# Your task
Pull out each line of the data below that contains the string "nearer" and list those lines.

# Recorded information

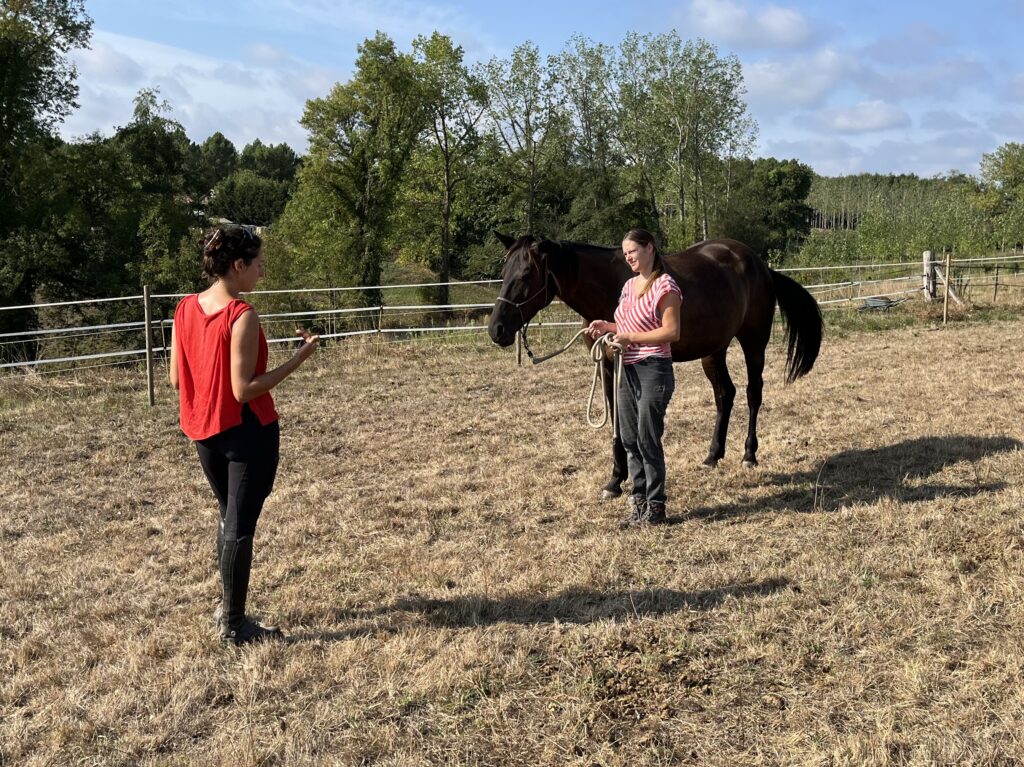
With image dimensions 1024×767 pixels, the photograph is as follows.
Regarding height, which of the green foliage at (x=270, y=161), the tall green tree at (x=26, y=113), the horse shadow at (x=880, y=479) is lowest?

---

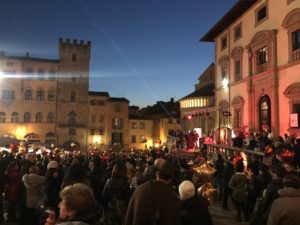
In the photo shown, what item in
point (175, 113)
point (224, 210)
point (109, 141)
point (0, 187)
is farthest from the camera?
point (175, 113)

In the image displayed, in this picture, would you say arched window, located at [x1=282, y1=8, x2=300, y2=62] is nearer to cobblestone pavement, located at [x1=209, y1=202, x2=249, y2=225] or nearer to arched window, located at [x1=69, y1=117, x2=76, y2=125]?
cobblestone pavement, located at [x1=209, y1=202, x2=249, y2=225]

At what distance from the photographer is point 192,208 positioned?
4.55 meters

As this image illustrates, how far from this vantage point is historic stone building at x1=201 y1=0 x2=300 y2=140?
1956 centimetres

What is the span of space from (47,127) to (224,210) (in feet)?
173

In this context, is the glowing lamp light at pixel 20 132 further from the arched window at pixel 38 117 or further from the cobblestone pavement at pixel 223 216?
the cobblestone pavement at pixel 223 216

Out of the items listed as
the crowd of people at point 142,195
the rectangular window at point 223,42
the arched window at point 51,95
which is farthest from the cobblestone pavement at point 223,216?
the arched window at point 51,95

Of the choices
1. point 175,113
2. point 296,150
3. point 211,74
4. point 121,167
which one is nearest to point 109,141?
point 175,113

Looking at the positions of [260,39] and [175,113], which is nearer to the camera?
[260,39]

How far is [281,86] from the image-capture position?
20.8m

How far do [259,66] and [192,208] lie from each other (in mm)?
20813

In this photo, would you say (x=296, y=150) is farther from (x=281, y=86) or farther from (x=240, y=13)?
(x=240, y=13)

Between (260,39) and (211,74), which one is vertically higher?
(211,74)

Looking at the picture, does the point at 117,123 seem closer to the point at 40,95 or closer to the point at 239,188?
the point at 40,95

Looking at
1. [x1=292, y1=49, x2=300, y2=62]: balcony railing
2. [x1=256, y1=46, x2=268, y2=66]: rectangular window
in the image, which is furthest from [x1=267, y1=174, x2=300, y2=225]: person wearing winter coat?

# Answer
In the image displayed, in this picture, would you say arched window, located at [x1=282, y1=8, x2=300, y2=62] is nearer to cobblestone pavement, located at [x1=209, y1=202, x2=249, y2=225] or nearer to arched window, located at [x1=69, y1=117, x2=76, y2=125]?
Looking at the positions of [260,39] and [175,113], which is nearer to the camera?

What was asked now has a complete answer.